Determination of temporal information granules to improve forecasting in fuzzy time series

https://doi.org/10.1016/j.eswa.2013.10.046Get rights and content

Highlights

  • Partitioning the universe of discourse in consideration of temporal information.

  • Determining intervals by time series segmentation and information granules.

  • Using the proposed method forecasting accuracies were significantly improved.

  • These intervals carry well-defined semantics.

  • The proposed method is very robust and stable to forecast in fuzzy time series.

Abstract

Partitioning the universe of discourse and determining intervals containing useful temporal information and coming with better interpretability are critical for forecasting in fuzzy time series. In the existing literature, researchers seldom consider the effect of time variable when they partition the universe of discourse. As a result, and there is a lack of interpretability of the resulting temporal intervals. In this paper, we take the temporal information into account to partition the universe of discourse into intervals with unequal length. As a result, the performance improves forecasting quality.
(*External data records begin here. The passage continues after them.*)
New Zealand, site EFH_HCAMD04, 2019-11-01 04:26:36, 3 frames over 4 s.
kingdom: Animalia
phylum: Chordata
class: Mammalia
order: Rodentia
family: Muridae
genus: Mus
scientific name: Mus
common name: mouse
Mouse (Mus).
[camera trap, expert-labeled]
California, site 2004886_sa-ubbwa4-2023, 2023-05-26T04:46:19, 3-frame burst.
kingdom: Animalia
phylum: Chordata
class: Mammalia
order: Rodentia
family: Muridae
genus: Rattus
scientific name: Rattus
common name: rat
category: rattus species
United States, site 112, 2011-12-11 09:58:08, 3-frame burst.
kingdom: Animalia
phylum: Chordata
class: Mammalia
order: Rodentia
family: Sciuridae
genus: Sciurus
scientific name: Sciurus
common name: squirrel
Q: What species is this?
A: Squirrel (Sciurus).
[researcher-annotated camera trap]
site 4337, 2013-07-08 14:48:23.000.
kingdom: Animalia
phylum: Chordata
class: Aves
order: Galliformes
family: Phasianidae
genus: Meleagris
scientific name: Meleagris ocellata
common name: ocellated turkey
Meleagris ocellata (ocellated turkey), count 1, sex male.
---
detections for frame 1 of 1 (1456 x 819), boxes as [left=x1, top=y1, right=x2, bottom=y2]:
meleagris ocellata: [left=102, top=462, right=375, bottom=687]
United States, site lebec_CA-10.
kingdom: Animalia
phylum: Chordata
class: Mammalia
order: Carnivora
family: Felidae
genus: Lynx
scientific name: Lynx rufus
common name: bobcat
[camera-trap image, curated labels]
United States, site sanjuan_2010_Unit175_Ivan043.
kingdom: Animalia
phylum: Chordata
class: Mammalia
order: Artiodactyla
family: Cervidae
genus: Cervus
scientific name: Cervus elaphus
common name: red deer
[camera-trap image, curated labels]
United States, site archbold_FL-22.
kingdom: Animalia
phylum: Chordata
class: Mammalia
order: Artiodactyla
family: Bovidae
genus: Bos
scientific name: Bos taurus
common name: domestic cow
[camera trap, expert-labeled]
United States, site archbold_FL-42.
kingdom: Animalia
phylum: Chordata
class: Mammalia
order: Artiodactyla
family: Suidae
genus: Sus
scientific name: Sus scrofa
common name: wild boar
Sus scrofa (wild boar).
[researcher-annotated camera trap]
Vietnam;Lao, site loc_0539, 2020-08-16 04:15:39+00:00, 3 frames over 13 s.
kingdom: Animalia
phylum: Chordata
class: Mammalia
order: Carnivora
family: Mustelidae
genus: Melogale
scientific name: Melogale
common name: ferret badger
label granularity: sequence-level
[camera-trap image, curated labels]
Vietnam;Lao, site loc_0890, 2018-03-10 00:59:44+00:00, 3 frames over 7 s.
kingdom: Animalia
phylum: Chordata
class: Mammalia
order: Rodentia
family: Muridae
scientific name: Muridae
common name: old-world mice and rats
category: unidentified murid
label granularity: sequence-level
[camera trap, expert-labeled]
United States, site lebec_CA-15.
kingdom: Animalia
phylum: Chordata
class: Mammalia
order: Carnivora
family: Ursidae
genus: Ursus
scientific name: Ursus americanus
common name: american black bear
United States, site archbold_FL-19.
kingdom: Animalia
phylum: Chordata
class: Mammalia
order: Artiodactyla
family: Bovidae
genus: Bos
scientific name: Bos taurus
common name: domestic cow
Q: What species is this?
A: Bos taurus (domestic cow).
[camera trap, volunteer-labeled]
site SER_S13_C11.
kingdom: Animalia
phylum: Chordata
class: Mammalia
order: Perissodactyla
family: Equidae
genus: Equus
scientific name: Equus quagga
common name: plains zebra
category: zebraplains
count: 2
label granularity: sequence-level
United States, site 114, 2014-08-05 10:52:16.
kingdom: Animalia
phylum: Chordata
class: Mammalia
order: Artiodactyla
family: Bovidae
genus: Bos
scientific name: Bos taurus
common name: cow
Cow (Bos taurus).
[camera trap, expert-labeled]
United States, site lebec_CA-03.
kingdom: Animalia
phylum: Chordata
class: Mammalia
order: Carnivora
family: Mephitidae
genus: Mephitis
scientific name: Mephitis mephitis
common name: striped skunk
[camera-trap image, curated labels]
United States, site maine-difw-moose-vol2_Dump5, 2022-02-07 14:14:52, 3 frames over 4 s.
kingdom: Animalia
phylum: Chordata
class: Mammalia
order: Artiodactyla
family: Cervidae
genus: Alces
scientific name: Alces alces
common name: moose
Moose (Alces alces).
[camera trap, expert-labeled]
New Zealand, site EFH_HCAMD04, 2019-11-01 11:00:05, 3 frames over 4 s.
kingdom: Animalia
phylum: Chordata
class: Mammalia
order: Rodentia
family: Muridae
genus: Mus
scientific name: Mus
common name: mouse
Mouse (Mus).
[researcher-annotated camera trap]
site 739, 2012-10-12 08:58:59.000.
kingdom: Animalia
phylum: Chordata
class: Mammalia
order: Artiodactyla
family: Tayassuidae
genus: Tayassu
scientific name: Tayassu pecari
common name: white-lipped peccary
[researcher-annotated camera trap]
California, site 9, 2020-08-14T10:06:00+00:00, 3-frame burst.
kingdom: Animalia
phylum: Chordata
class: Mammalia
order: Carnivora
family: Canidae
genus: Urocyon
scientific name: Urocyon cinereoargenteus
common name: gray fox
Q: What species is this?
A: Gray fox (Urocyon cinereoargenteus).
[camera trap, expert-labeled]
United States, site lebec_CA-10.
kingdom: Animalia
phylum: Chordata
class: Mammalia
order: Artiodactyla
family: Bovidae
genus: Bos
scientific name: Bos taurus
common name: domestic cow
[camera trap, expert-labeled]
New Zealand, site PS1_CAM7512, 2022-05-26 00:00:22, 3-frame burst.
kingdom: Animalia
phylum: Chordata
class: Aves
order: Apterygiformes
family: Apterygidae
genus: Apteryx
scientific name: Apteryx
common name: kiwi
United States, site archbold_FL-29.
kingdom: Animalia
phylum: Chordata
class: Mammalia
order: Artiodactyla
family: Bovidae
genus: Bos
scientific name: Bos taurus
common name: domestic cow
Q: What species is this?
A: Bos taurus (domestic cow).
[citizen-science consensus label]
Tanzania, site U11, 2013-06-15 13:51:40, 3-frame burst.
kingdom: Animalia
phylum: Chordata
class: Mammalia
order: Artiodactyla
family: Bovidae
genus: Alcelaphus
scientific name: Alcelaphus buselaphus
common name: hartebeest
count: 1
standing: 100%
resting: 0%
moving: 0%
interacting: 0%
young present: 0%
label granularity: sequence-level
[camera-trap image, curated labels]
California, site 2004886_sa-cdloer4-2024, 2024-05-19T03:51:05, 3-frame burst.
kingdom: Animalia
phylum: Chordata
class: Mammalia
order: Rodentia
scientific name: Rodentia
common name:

First, time variable is involved in partitioning the universe through Gath–Geva clustering-based time series segmentation and obtain the prototypes of data, then determine suitable intervals according to the prototypes by means of information granules. An effective method of partitioning and determining intervals is proposed. We show that these intervals carry well-defined semantics. To verify the effectiveness of the approach, we apply the proposed method to forecast enrollment of students of Alabama University and the Taiwan Stock Exchange Capitalization Weighted Stock Index. The experimental results show that the partitioning with temporal information can greatly improve accuracy of forecasting. Furthermore, the proposed method is not sensitive to its parameters.

Introduction

For more than one decade, fuzzy time series has successfully been used to deal with various domain problems, such as stock index forecasting (Yu, 2005), hydrometeorology forecasting (Wang, Liu, & Yin, 2012), wastewater treatment (Wen & Lee, 1999), enrollment prediction (Song & Chissom, 1993a), temperature forecasting (Wang & Chen, 2009), etc. The concept of fuzzy time series was firstly introduced by Song and Chissom (1993b). Using the concept of fuzzy time series, they presented the time-invariant fuzzy time series model and the time-variant fuzzy time series model to forecast the enrollments of the University of Alabama. Following Song and Chissom, related studies mainly focus on improving the forecasting accuracy and reducing the computational complexity of the method.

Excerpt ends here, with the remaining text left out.